About limitations on painting large

One of my Arboretum paintings slipped between the cracks last week, metaphorically speaking, so I thought I would keep to my weekly blogging schedule by discussing it. (And to be honest, I don’t yet have photos prepared for my other potential topics.) I call this one “Among the Japanese Maples”. Along with the Visitors Center painting that led off last week’s blog, it constitutes the largest size that I paint en plein air–16 by 20.

Ironically, my very first plein air painting was 20 x 24–that happened because I just didn’t know any better! It was in a Stan Mueller workshop, and eyebrows went up all around the field when I brought forth my canvas. Would you like to see the result?

York River Meander, 20×24
Not so bad for my first one? Of course, it was the only one I painted that whole day.
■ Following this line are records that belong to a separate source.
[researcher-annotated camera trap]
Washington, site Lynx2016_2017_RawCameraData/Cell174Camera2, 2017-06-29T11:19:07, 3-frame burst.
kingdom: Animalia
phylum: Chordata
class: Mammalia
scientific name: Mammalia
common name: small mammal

Nowadays I often complete two paintings if I have both morning and afternoon to work.

If that original workshop had been with Stapleton Kearns, I would still be painting outdoors on the larger canvases. Stape argues that it is easier to paint large. I am a fast painter too, so I think it would have worked for me. But I did not have the right easel for it then, and still do not. For something this large, the best easel is a thing called the Gloucester easel, or a facsimile thereof. Think “teepee” and almost that big. The other two kinds of outdoor easels are the pochade box–basically a box containing paint and palette that sets up on a tripod with your canvas secured to the open lid–and the French or Julien easel, which is a bigger box with legs attached and an adjustable mast to secure large canvases. I have used both, and grew to prefer the pochade box because it is more lightweight and easier to set up.

I stretch occasionally to paint the 16 x 20 on my pochade box easel because (A) I need a large format for some reason–like the huge Arboretum exhibit room, or (B) I happen to have that size canvas on hand. It won’t fit on the lid of my pochade box–in fact it dwarfs the lid– so I have to clip it to one side, which is not very stable. But when you paint en plein air, you put up with a lot of unpleasantness–bugs, wind, cold, heat, sunburn . . . and wobble. I’m sure I am forgetting something else that belongs on that list.

Anyway, my Japanese Maple will be among the largest artworks in the Arboretum exhibit, and I just hope it shows up well in its frame on that wall.